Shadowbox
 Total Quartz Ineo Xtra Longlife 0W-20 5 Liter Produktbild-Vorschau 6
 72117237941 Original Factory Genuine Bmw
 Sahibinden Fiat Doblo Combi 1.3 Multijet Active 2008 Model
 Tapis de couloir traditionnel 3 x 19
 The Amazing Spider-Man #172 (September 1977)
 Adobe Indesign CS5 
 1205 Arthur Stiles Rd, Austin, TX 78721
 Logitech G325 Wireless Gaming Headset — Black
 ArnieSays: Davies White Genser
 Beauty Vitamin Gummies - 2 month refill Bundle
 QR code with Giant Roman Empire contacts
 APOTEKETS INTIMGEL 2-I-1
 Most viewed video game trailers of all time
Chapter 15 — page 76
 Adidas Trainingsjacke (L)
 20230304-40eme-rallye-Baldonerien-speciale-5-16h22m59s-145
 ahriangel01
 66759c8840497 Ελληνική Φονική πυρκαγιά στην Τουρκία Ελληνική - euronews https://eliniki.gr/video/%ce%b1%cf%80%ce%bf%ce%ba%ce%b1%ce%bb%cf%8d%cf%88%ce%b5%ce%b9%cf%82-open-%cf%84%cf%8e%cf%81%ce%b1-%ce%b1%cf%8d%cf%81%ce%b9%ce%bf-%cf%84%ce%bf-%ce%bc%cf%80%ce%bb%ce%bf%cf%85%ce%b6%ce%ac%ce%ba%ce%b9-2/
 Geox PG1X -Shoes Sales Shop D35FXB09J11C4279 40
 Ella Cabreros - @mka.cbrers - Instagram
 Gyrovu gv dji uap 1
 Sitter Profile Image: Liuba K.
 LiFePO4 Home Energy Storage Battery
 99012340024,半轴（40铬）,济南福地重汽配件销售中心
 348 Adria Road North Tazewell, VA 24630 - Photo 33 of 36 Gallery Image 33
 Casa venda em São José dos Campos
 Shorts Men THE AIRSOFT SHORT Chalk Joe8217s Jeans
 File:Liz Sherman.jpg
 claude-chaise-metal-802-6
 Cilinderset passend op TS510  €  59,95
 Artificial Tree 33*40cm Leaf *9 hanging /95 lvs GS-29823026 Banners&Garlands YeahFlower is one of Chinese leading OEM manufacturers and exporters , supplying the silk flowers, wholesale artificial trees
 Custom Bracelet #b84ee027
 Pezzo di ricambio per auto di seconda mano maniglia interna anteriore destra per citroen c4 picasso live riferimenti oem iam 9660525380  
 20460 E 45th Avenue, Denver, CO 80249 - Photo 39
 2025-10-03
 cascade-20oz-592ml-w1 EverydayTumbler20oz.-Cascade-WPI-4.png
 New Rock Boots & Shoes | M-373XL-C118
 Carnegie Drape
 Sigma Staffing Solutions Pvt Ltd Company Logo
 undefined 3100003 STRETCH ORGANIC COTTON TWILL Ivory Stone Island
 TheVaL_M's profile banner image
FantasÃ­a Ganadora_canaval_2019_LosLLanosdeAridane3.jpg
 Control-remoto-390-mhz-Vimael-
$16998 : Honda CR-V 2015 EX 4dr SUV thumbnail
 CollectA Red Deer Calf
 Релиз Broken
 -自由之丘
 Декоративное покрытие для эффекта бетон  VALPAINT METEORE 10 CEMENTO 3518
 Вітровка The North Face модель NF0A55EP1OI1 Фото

◆ Your task: The data should be copied out in full, exactly as it reads.

◆ Written response:
Shadowbox
 Total Quartz Ineo Xtra Longlife 0W-20 5 Liter Produktbild-Vorschau 6
 72117237941 Original Factory Genuine Bmw
 Sahibinden Fiat Doblo Combi 1.3 Multijet Active 2008 Model
 Tapis de couloir traditionnel 3 x 19
 The Amazing Spider-Man #172 (September 1977)
 Adobe Indesign CS5 
 1205 Arthur Stiles Rd, Austin, TX 78721
 Logitech G325 Wireless Gaming Headset — Black
 ArnieSays: Davies White Genser
 Beauty Vitamin Gummies - 2 month refill Bundle
 QR code with Giant Roman Empire contacts
 APOTEKETS INTIMGEL 2-I-1
 Most viewed video game trailers of all time
Chapter 15 — page 76
 Adidas Trainingsjacke (L)
 20230304-40eme-rallye-Baldonerien-speciale-5-16h22m59s-145
 ahriangel01
 66759c8840497 Ελληνική Φονική πυρκαγιά στην Τουρκία Ελληνική - euronews https://eliniki.gr/video/%ce%b1%cf%80%ce%bf%ce%ba%ce%b1%ce%bb%cf%8d%cf%88%ce%b5%ce%b9%cf%82-open-%cf%84%cf%8e%cf%81%ce%b1-%ce%b1%cf%8d%cf%81%ce%b9%ce%bf-%cf%84%ce%bf-%ce%bc%cf%80%ce%bb%ce%bf%cf%85%ce%b6%ce%ac%ce%ba%ce%b9-2/
 Geox PG1X -Shoes Sales Shop D35FXB09J11C4279 40
 Ella Cabreros - @mka.cbrers - Instagram
 Gyrovu gv dji uap 1
 Sitter Profile Image: Liuba K.
 LiFePO4 Home Energy Storage Battery
 99012340024,半轴（40铬）,济南福地重汽配件销售中心
 348 Adria Road North Tazewell, VA 24630 - Photo 33 of 36 Gallery Image 33
 Casa venda em São José dos Campos
 Shorts Men THE AIRSOFT SHORT Chalk Joe8217s Jeans
 File:Liz Sherman.jpg
 claude-chaise-metal-802-6
 Cilinderset passend op TS510  €  59,95
 Artificial Tree 33*40cm Leaf *9 hanging /95 lvs GS-29823026 Banners&Garlands YeahFlower is one of Chinese leading OEM manufacturers and exporters , supplying the silk flowers, wholesale artificial trees
 Custom Bracelet #b84ee027
 Pezzo di ricambio per auto di seconda mano maniglia interna anteriore destra per citroen c4 picasso live riferimenti oem iam 9660525380  
 20460 E 45th Avenue, Denver, CO 80249 - Photo 39
 2025-10-03
 cascade-20oz-592ml-w1 EverydayTumbler20oz.-Cascade-WPI-4.png
 New Rock Boots & Shoes | M-373XL-C118
 Carnegie Drape
 Sigma Staffing Solutions Pvt Ltd Company Logo
 undefined 3100003 STRETCH ORGANIC COTTON TWILL Ivory Stone Island
 TheVaL_M's profile banner image
FantasÃ­a Ganadora_canaval_2019_LosLLanosdeAridane3.jpg
 Control-remoto-390-mhz-Vimael-
$16998 : Honda CR-V 2015 EX 4dr SUV thumbnail
 CollectA Red Deer Calf
 Релиз Broken
 -自由之丘
 Декоративное покрытие для эффекта бетон  VALPAINT METEORE 10 CEMENTO 3518
 Вітровка The North Face модель NF0A55EP1OI1 Фото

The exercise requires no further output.